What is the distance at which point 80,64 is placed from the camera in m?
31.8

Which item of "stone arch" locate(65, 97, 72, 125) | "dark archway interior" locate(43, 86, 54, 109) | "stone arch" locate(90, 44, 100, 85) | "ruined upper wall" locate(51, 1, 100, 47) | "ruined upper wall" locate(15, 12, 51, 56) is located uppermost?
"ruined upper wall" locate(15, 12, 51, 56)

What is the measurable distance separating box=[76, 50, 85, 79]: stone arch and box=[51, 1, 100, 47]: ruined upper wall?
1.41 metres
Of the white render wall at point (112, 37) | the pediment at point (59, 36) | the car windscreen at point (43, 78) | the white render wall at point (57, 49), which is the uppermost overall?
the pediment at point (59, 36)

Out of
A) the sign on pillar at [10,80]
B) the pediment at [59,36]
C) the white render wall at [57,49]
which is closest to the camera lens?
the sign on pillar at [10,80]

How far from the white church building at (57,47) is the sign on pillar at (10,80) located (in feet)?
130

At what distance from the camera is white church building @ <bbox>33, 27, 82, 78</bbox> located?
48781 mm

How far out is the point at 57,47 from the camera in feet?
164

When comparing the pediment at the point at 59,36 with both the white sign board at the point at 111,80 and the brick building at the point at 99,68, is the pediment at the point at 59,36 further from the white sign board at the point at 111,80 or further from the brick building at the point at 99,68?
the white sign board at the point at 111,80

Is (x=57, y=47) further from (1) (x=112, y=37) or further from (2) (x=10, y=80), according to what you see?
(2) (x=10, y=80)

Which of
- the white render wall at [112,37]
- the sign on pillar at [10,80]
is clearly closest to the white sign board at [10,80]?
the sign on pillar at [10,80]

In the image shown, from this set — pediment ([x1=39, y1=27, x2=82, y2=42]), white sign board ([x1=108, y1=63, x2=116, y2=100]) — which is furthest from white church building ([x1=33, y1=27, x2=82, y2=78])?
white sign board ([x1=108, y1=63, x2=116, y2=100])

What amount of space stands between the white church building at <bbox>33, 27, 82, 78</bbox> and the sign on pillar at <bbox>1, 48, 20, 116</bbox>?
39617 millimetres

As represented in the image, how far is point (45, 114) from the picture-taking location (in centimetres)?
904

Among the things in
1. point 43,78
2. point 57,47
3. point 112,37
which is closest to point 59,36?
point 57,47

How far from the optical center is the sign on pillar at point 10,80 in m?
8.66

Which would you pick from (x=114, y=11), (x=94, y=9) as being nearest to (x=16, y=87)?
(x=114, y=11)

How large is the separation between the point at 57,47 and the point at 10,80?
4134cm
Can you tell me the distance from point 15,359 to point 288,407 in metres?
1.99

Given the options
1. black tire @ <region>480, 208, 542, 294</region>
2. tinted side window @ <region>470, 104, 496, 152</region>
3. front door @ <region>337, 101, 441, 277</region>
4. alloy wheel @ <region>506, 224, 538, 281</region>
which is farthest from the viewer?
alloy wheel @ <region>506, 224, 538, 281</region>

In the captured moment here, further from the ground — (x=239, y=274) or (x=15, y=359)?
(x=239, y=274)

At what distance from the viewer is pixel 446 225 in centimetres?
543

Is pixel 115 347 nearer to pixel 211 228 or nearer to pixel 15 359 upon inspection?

Required task:
Recite the full listing above exactly.

Task response:
What is the distance at which point 80,64 is placed from the camera in m?
31.8

Which item of "stone arch" locate(65, 97, 72, 125) | "dark archway interior" locate(43, 86, 54, 109) | "stone arch" locate(90, 44, 100, 85) | "ruined upper wall" locate(51, 1, 100, 47) | "ruined upper wall" locate(15, 12, 51, 56) is located uppermost?
"ruined upper wall" locate(15, 12, 51, 56)

What is the measurable distance separating box=[76, 50, 85, 79]: stone arch and box=[51, 1, 100, 47]: ruined upper wall?
1.41 metres
Of the white render wall at point (112, 37) | the pediment at point (59, 36) | the car windscreen at point (43, 78) | the white render wall at point (57, 49), which is the uppermost overall?
the pediment at point (59, 36)

Out of
A) the sign on pillar at [10,80]
B) the pediment at [59,36]
C) the white render wall at [57,49]
which is closest to the camera lens?
the sign on pillar at [10,80]

How far from the white church building at (57,47) is the sign on pillar at (10,80) located (in feet)?
130

At what distance from the camera is white church building @ <bbox>33, 27, 82, 78</bbox> located?
48781 mm

How far out is the point at 57,47 from the camera in feet?
164

When comparing the pediment at the point at 59,36 with both the white sign board at the point at 111,80 and the brick building at the point at 99,68, is the pediment at the point at 59,36 further from the white sign board at the point at 111,80 or further from the brick building at the point at 99,68?
the white sign board at the point at 111,80

Is (x=57, y=47) further from (1) (x=112, y=37) or further from (2) (x=10, y=80), according to what you see?
(2) (x=10, y=80)

Which of
- the white render wall at [112,37]
- the sign on pillar at [10,80]
is clearly closest to the white sign board at [10,80]?
the sign on pillar at [10,80]

In the image shown, from this set — pediment ([x1=39, y1=27, x2=82, y2=42]), white sign board ([x1=108, y1=63, x2=116, y2=100]) — which is furthest from white church building ([x1=33, y1=27, x2=82, y2=78])?
white sign board ([x1=108, y1=63, x2=116, y2=100])

What amount of space stands between the white church building at <bbox>33, 27, 82, 78</bbox> and the sign on pillar at <bbox>1, 48, 20, 116</bbox>?
39617 millimetres

As represented in the image, how far is point (45, 114) from the picture-taking location (in centimetres)?
904

Among the things in
1. point 43,78
2. point 57,47
3. point 112,37
which is closest to point 59,36?
point 57,47

How far from the optical center is the sign on pillar at point 10,80 in m?
8.66

Which would you pick from (x=114, y=11), (x=94, y=9) as being nearest to (x=16, y=87)?
(x=114, y=11)

How large is the separation between the point at 57,47 and the point at 10,80?
4134cm
Can you tell me the distance from point 15,359 to point 288,407 in metres?
1.99

Given the options
1. black tire @ <region>480, 208, 542, 294</region>
2. tinted side window @ <region>470, 104, 496, 152</region>
3. front door @ <region>337, 101, 441, 277</region>
4. alloy wheel @ <region>506, 224, 538, 281</region>
which is farthest from the viewer?
alloy wheel @ <region>506, 224, 538, 281</region>

In the captured moment here, further from the ground — (x=239, y=274) or (x=15, y=359)?
(x=239, y=274)

At what distance from the viewer is pixel 446 225 in centimetres?
543

Is pixel 115 347 nearer to pixel 211 228 or nearer to pixel 15 359 upon inspection?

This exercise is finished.